What the exercise asks -
Reproduce all of the data below line for line, without changing anything.

Working data -

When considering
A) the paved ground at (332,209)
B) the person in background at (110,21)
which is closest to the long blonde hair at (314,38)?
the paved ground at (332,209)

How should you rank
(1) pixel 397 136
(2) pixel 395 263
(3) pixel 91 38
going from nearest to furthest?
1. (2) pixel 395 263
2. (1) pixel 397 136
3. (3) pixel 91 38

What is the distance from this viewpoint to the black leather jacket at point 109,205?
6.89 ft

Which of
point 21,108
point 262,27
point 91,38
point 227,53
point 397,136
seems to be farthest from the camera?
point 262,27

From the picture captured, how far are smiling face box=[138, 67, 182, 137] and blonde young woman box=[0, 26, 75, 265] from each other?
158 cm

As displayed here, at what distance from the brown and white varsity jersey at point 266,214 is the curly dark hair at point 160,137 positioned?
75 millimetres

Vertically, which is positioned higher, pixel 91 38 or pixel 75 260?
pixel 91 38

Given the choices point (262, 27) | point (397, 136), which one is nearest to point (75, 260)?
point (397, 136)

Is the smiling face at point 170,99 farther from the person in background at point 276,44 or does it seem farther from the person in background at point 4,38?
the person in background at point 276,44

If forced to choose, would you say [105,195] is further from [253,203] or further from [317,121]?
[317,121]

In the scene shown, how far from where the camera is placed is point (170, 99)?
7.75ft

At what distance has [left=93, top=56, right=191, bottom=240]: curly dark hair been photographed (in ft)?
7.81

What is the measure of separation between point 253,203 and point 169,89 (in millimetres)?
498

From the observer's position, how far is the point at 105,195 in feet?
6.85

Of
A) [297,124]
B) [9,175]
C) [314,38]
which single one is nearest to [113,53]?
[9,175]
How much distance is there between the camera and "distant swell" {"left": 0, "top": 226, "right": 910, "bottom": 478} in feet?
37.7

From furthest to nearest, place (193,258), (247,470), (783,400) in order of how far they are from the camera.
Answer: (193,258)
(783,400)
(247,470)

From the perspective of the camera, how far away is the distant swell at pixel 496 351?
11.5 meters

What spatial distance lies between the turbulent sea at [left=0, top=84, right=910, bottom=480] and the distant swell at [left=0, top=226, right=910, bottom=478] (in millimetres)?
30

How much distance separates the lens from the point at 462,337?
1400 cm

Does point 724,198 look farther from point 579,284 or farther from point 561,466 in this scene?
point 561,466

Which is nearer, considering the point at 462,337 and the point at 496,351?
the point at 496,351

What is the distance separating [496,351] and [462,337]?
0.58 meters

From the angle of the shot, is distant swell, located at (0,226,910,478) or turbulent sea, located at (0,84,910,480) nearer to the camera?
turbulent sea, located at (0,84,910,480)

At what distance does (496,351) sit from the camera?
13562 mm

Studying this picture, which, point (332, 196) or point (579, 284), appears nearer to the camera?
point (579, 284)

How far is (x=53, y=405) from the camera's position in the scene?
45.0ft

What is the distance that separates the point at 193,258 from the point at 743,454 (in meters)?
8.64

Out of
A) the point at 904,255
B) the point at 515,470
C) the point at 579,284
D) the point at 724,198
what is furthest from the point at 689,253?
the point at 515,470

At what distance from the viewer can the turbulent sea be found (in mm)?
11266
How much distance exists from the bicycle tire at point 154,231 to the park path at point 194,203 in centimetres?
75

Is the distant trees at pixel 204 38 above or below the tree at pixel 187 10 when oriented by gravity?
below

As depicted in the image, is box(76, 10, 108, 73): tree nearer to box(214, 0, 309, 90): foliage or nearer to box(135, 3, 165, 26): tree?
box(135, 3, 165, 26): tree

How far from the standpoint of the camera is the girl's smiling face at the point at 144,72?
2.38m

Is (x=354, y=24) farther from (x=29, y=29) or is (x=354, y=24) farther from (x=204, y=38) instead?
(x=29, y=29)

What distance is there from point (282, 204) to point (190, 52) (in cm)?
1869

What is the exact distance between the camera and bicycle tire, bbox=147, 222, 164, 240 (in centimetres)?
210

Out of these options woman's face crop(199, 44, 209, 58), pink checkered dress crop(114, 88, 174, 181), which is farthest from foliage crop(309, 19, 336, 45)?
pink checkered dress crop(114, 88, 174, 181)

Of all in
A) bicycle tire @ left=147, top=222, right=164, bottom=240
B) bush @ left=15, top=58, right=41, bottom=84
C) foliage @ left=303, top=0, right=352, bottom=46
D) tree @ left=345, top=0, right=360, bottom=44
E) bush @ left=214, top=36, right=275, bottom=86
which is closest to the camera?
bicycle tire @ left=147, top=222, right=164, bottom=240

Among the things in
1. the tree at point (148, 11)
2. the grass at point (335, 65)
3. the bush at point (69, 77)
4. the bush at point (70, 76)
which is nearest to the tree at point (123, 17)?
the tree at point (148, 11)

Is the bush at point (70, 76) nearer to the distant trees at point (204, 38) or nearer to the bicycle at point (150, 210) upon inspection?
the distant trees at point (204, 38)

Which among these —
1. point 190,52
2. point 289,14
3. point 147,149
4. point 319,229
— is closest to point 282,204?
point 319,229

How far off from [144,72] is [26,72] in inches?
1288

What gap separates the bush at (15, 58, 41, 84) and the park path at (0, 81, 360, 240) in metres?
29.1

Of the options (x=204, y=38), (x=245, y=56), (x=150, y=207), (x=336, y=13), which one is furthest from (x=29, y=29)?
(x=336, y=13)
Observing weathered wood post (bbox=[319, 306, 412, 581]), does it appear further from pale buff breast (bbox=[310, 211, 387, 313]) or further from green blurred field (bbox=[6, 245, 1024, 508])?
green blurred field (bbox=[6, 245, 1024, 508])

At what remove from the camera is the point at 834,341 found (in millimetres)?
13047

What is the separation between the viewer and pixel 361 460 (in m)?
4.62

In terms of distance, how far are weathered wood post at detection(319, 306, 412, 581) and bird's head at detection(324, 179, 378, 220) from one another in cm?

Output of the task -
When considering
A) the paved ground at (332,209)
B) the person in background at (110,21)
which is closest to the long blonde hair at (314,38)?
the paved ground at (332,209)

How should you rank
(1) pixel 397 136
(2) pixel 395 263
(3) pixel 91 38
going from nearest to furthest?
1. (2) pixel 395 263
2. (1) pixel 397 136
3. (3) pixel 91 38

What is the distance from this viewpoint to the black leather jacket at point 109,205?
6.89 ft

Which of
point 21,108
point 262,27
point 91,38
point 227,53
point 397,136
seems to be farthest from the camera?
point 262,27

From the picture captured, how far are smiling face box=[138, 67, 182, 137] and blonde young woman box=[0, 26, 75, 265] from each other?
158 cm

As displayed here, at what distance from the brown and white varsity jersey at point 266,214 is the curly dark hair at point 160,137 positioned?
75 millimetres

Vertically, which is positioned higher, pixel 91 38 or pixel 75 260?
pixel 91 38

Given the choices point (262, 27) | point (397, 136), which one is nearest to point (75, 260)?
point (397, 136)

Is the smiling face at point 170,99 farther from the person in background at point 276,44 or does it seem farther from the person in background at point 4,38?
the person in background at point 276,44

If forced to choose, would you say [105,195] is further from [253,203] or further from [317,121]?
[317,121]

In the scene shown, how far from where the camera is placed is point (170, 99)?
7.75ft

At what distance has [left=93, top=56, right=191, bottom=240]: curly dark hair been photographed (in ft)?
7.81

What is the measure of separation between point 253,203 and point 169,89 (in millimetres)?
498

From the observer's position, how far is the point at 105,195 in feet?
6.85

Of
A) [297,124]
B) [9,175]
C) [314,38]
which single one is nearest to [113,53]?
[9,175]
How much distance is there between the camera and "distant swell" {"left": 0, "top": 226, "right": 910, "bottom": 478} in feet?
37.7

From furthest to nearest, place (193,258), (247,470), (783,400) in order of how far they are from the camera.
Answer: (193,258)
(783,400)
(247,470)

From the perspective of the camera, how far away is the distant swell at pixel 496 351?
11.5 meters

What spatial distance lies between the turbulent sea at [left=0, top=84, right=910, bottom=480] and the distant swell at [left=0, top=226, right=910, bottom=478] (in millimetres)?
30

How much distance separates the lens from the point at 462,337?
1400 cm

Does point 724,198 look farther from point 579,284 or farther from point 561,466 in this scene?
point 561,466

Which is nearer, considering the point at 462,337 and the point at 496,351?
the point at 496,351

What is the distance separating [496,351] and [462,337]?
0.58 meters

From the angle of the shot, is distant swell, located at (0,226,910,478) or turbulent sea, located at (0,84,910,480) nearer to the camera?
turbulent sea, located at (0,84,910,480)

At what distance does (496,351) sit from the camera?
13562 mm

Studying this picture, which, point (332, 196) or point (579, 284), appears nearer to the camera?
point (579, 284)

How far is (x=53, y=405) from the camera's position in the scene?
45.0ft

What is the distance that separates the point at 193,258 from the point at 743,454 (in meters)?
8.64

Out of
A) the point at 904,255
B) the point at 515,470
C) the point at 579,284
D) the point at 724,198
what is furthest from the point at 689,253?
the point at 515,470

At what distance from the viewer can the turbulent sea be found (in mm)?
11266
How much distance exists from the bicycle tire at point 154,231 to the park path at point 194,203 in centimetres?
75

Is the distant trees at pixel 204 38 above or below the tree at pixel 187 10 when oriented by gravity?
below

As depicted in the image, is box(76, 10, 108, 73): tree nearer to box(214, 0, 309, 90): foliage or nearer to box(135, 3, 165, 26): tree?
box(135, 3, 165, 26): tree

How far from the standpoint of the camera is the girl's smiling face at the point at 144,72?
2.38m

Is (x=354, y=24) farther from (x=29, y=29) or is (x=354, y=24) farther from (x=204, y=38) instead?
(x=29, y=29)

What distance is there from point (282, 204) to point (190, 52) (in cm)?
1869

What is the exact distance between the camera and bicycle tire, bbox=147, 222, 164, 240 (in centimetres)?
210

Out of these options woman's face crop(199, 44, 209, 58), pink checkered dress crop(114, 88, 174, 181), which is farthest from foliage crop(309, 19, 336, 45)?
pink checkered dress crop(114, 88, 174, 181)

Of all in
A) bicycle tire @ left=147, top=222, right=164, bottom=240
B) bush @ left=15, top=58, right=41, bottom=84
C) foliage @ left=303, top=0, right=352, bottom=46
D) tree @ left=345, top=0, right=360, bottom=44
E) bush @ left=214, top=36, right=275, bottom=86
which is closest to the camera?
bicycle tire @ left=147, top=222, right=164, bottom=240

Among the things in
1. the tree at point (148, 11)
2. the grass at point (335, 65)
3. the bush at point (69, 77)
4. the bush at point (70, 76)
which is nearest to the tree at point (123, 17)?
the tree at point (148, 11)

Is the bush at point (70, 76) nearer to the distant trees at point (204, 38) or nearer to the bicycle at point (150, 210) upon inspection?
the distant trees at point (204, 38)

Which among these —
1. point 190,52
2. point 289,14
3. point 147,149
4. point 319,229
— is closest to point 282,204?
point 319,229

How far off from [144,72] is [26,72] in inches?
1288

What gap separates the bush at (15, 58, 41, 84) and the park path at (0, 81, 360, 240) in metres?
29.1

Of the options (x=204, y=38), (x=245, y=56), (x=150, y=207), (x=336, y=13), which one is furthest from (x=29, y=29)?
(x=336, y=13)
Observing weathered wood post (bbox=[319, 306, 412, 581]), does it appear further from pale buff breast (bbox=[310, 211, 387, 313]) or further from green blurred field (bbox=[6, 245, 1024, 508])?
green blurred field (bbox=[6, 245, 1024, 508])

At what remove from the camera is the point at 834,341 found (in millimetres)?
13047

What is the separation between the viewer and pixel 361 460 (in m)?
4.62

In terms of distance, how far are weathered wood post at detection(319, 306, 412, 581) and bird's head at detection(324, 179, 378, 220) from one another in cm?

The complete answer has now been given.